■ **DIRECTIONS FOR THIS TASK**: Entries follow. Set all of them down as they stand.

** Start EXTRACTED ENTRIES **

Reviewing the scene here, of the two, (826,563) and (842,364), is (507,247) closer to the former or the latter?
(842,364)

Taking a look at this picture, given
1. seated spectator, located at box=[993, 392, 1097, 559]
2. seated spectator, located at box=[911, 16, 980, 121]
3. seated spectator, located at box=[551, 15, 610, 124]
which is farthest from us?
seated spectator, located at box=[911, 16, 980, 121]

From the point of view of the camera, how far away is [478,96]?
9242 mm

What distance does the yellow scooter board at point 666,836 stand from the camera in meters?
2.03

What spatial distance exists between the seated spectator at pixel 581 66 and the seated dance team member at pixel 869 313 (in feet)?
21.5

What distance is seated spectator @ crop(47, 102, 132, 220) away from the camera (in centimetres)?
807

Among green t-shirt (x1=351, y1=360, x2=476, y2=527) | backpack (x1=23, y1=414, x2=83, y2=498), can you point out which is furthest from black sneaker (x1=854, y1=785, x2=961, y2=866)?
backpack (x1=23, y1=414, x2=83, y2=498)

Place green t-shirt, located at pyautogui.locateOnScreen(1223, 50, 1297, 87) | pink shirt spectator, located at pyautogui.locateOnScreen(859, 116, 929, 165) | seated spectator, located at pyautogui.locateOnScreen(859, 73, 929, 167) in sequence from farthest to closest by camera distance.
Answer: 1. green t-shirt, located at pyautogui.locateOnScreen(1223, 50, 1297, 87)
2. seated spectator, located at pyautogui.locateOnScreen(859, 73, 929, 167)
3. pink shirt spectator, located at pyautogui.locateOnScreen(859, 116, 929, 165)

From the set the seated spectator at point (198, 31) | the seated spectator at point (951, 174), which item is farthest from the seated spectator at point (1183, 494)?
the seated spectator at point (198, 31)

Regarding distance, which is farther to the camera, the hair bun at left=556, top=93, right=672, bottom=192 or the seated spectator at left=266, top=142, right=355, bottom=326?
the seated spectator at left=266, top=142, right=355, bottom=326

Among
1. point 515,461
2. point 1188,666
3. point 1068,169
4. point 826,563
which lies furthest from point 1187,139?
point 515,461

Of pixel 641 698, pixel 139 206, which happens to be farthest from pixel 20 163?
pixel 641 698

** End EXTRACTED ENTRIES **

■ **WRITTEN SOLUTION**:
Reviewing the scene here, of the two, (826,563) and (842,364), is (507,247) closer to the former or the latter?
(842,364)

Taking a look at this picture, given
1. seated spectator, located at box=[993, 392, 1097, 559]
2. seated spectator, located at box=[911, 16, 980, 121]
3. seated spectator, located at box=[551, 15, 610, 124]
which is farthest from us?
seated spectator, located at box=[911, 16, 980, 121]

From the point of view of the camera, how far away is [478,96]?
9242 mm

What distance does the yellow scooter board at point 666,836 stand from the camera in meters?
2.03

What spatial distance exists between the seated spectator at pixel 581 66 and the seated dance team member at pixel 869 313 (in feet)?
21.5

What distance is seated spectator @ crop(47, 102, 132, 220) away from the camera (in centimetres)?
807

Among green t-shirt (x1=351, y1=360, x2=476, y2=527) | backpack (x1=23, y1=414, x2=83, y2=498), can you point out which is furthest from black sneaker (x1=854, y1=785, x2=961, y2=866)?
backpack (x1=23, y1=414, x2=83, y2=498)

Place green t-shirt, located at pyautogui.locateOnScreen(1223, 50, 1297, 87) | pink shirt spectator, located at pyautogui.locateOnScreen(859, 116, 929, 165) | seated spectator, located at pyautogui.locateOnScreen(859, 73, 929, 167) in sequence from farthest to closest by camera distance.
Answer: 1. green t-shirt, located at pyautogui.locateOnScreen(1223, 50, 1297, 87)
2. seated spectator, located at pyautogui.locateOnScreen(859, 73, 929, 167)
3. pink shirt spectator, located at pyautogui.locateOnScreen(859, 116, 929, 165)

From the set the seated spectator at point (198, 31) | the seated spectator at point (951, 174), which item is farthest from the seated spectator at point (1183, 494)?
the seated spectator at point (198, 31)

Regarding distance, which is farther to the camera, the hair bun at left=556, top=93, right=672, bottom=192 or the seated spectator at left=266, top=142, right=355, bottom=326?
the seated spectator at left=266, top=142, right=355, bottom=326

Among
1. point 515,461
2. point 1188,666
3. point 1068,169
4. point 826,563
which lies furthest from point 1187,139?
point 515,461

Of pixel 641 698, pixel 139 206, which happens to be farthest from pixel 20 163?
pixel 641 698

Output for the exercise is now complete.